> DOCUMENT SECTION:
If you think that invitations and save-the-date cards are the only stationery you’ll need to consider when planning your wedding, think again. Read on to discover what else you’ll need.
Whether stamped with a royal seal during the Middle Ages or sent as puffs of smoke from a Native American’s campfire, wedding invitations have always hinted at the type of celebration to come. And that remains a primary purpose today. Right next to letting people know about the wedding!
Think about it: formal invitations engraved on heavy paper indicate one type of celebration, while a cowboy-boot-shaped card touting a Wild West theme will give another impression entirely. Both selections are equally acceptable. It’s just a matter of finding the style that will best reflect the nature of your upcoming celebration. Just make sure to include the following information: who, what, where, formality of dress and what kind of food and entertainment will be provided (for example, dinner and dancing will follow the ceremony).
Stationery stores are the most popular source for wedding invitations and an excellent place to start your search. You’ll be able to go through a wide variety of catalogues and get a look at literally hundreds of styles. Another option is to order your invitations through the same department store that you register with. You can also order direct from a printing company. This can be a great source if you’re looking for something really unusual. And it may be quicker and more affordable than placing a custom order.
On the other hand, you might want to go to an independent print shop for help designing a one-of-a-kind creation. You can also produce the invitations yourself. With the right desktop publishing software, you can create almost anything you want at home. This option will save you money and offer you complete artistic freedom. If you have the equipment and the time, the possibilities are limitless!
Things to Consider
- Wording. Whether you follow tradition and use formal phrasing on the invitations or go for a more casual approach, it’s good to know what the etiquette is. A typical invitation includes the following:
- Host Line. With the increased number of blended and unconventional families, there are a lot of variations on this line these days. Traditionally, the bride’s parents were the hosts but now the groom’s parents often contribute too, so their names should appear on the invitation. Some couples host (pay for) the wedding themselves, so do the inviting, and add “together with their families”. This solves the issue of stepparents. Deaths, estrangements and divorces can also make wording problematic but with a bit of imagination (and perhaps a flick through a wedding etiquette book), you’ll figure it out.

> JOB A: Tally the lines in the rows below that contain the word "steps", and reply with the number alone.

> RECORDS TO PROCESS:

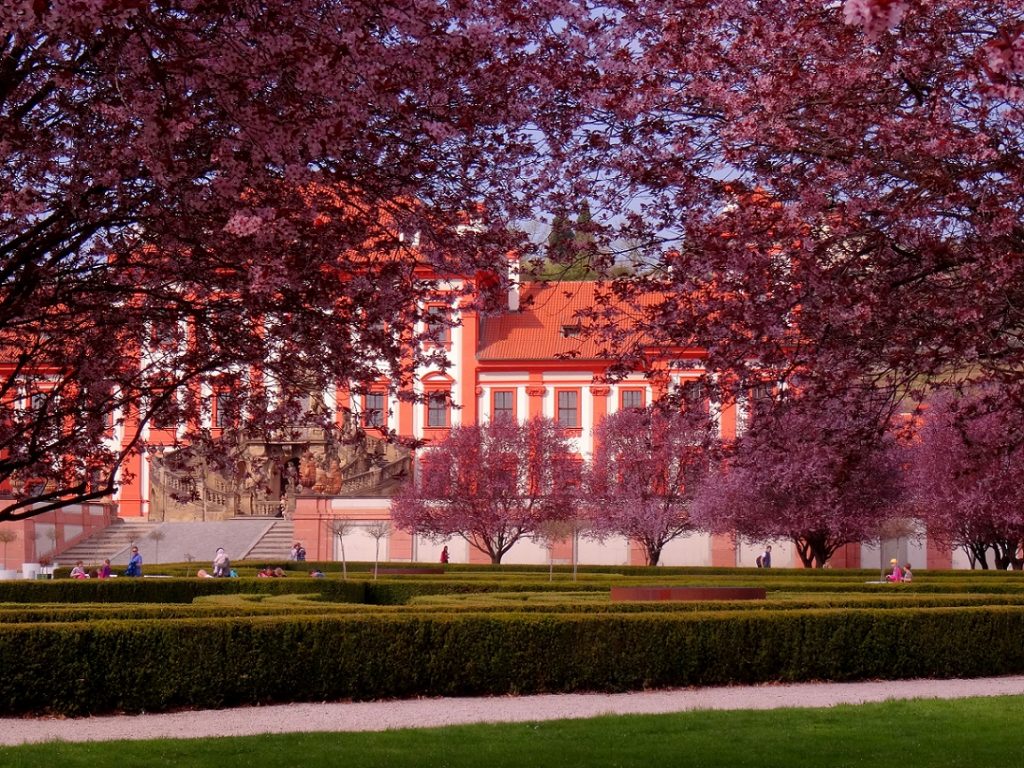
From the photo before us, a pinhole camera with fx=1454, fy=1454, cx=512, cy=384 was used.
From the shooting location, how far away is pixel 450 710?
12508mm

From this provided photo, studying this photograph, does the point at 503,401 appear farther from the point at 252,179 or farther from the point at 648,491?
the point at 252,179

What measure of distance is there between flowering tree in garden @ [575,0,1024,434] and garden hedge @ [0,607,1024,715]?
18.2 ft

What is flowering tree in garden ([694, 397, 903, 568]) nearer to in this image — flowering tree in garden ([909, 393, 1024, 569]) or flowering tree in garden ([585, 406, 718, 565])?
flowering tree in garden ([909, 393, 1024, 569])

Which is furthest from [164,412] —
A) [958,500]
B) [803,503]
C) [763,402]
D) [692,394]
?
[958,500]

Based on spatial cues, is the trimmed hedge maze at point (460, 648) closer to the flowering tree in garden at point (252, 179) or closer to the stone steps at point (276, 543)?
the flowering tree in garden at point (252, 179)

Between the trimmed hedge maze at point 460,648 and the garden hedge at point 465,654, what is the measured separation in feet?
0.04

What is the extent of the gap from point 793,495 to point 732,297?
31.7m

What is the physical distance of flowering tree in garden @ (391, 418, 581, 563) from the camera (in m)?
46.0

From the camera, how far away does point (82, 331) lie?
815 cm

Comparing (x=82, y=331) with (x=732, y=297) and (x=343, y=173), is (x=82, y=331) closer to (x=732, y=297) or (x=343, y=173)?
(x=343, y=173)

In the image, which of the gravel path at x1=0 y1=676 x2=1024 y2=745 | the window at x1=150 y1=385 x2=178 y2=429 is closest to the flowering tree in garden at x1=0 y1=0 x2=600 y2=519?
the window at x1=150 y1=385 x2=178 y2=429

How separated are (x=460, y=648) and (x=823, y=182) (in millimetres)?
7334

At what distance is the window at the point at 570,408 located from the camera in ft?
190

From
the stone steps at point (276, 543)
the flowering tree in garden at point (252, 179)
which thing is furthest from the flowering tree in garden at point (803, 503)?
the flowering tree in garden at point (252, 179)
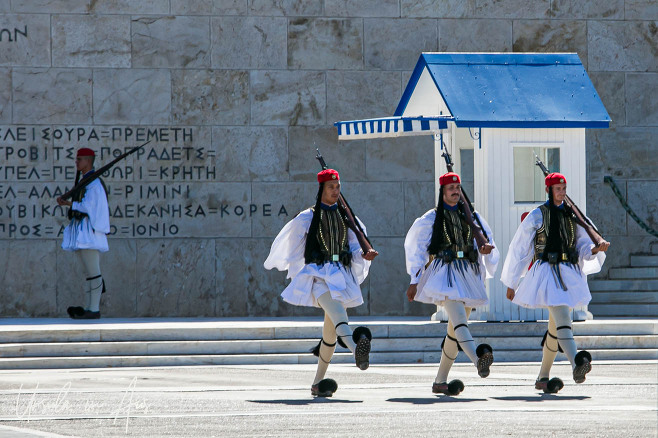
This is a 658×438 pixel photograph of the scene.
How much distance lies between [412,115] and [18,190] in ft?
18.4

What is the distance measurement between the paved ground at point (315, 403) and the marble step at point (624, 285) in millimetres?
4227

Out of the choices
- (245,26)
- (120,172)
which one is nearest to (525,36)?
(245,26)

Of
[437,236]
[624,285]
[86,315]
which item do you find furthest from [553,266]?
[86,315]

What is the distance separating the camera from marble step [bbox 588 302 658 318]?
18.2 m

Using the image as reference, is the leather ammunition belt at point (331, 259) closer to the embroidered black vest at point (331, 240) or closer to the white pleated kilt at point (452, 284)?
the embroidered black vest at point (331, 240)

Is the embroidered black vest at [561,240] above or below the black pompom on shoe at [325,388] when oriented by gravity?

> JOB B: Write the next part of the wedding stationery text above, picking up after its last sentence.

> EXERCISE RESPONSE A: 2

> EXERCISE RESPONSE B:
- Request Line. Typically, ceremonies held in a house of worship “request the honor of your presence”, whereas at a different venue “request the pleasure of your company”. For an even more informal approach, the phrase “invite you to celebrate the wedding of…” is used.
- Bride & Groom Lines. The groom is traditionally referred to as “Mr.” while the bride has no title – although she can use one if she wishes. Some couples remove all titles to be more modern.
- Date & Time Lines. If it’s a very formal invitation, the date is spelled out, including the numbers.
- Location Line. It’s customary to spell out any abbreviations like “Saint”.
- Type of Event Line. This brief description of what type of occasion will be held will help guests decide what sort of attire is appropriate.
An example of a formal wedding invitation is as follows:
Mr. and Mrs. David K. Bennett
Request the honor of your presence
At the marriage of their daughter
Mr. Ben James Wright
Saturday, the Fourteenth of July, Two Thousand And _
At Five O’ Clock
All Saints Church
(Address) Denver, Colorado
An example of an informal wedding invitation is as follows:
Together with their families,
Katie Margaret Bennett
Ben James Wright
Request the pleasure of your company at their marriage
Saturday, July 14 20__
All Saints Church
Dinner and dancing will follow the ceremony
- Your invitation count will not be equal to your guest list. Order one for each couple or family group with children under age 16. Older children should receive their own invitations.
- Order at least 25 more than you think you’ll need. The upfront cost will be minimal compared to re-ordering. Also make sure you get a good supply of extra envelopes in case of addressing mistakes.
- Have at least one other person proofread your copy before ordering. Addressing Uncle Michael as Uncle Michelle = a definite faux pas
- Place your order no less than four months before the wedding. Allow an additional month for engraved invitations.
- When the invitations arrive, proof them and make sure you have the full count before accepting the delivery.
- You may find that having personalized stationery (letterheads for the thank-you notes, for example) with preprinted envelopes will save you heaps of time. Check with a stationer or a high-end art store to discuss your options. Or you could buy a ream of writing paper and use a rubber stamp with your initials on.
- Make sure that you have the proper amount of postage to avoid delays. Have the post office weigh one of your invitations along with all of its components.
- Even if it is less than the weight limit, an oversized invitation will always cost more to mail.
- Be sure to put the appropriate postage on your response cards as well. You’ll need a final headcount for the caterers.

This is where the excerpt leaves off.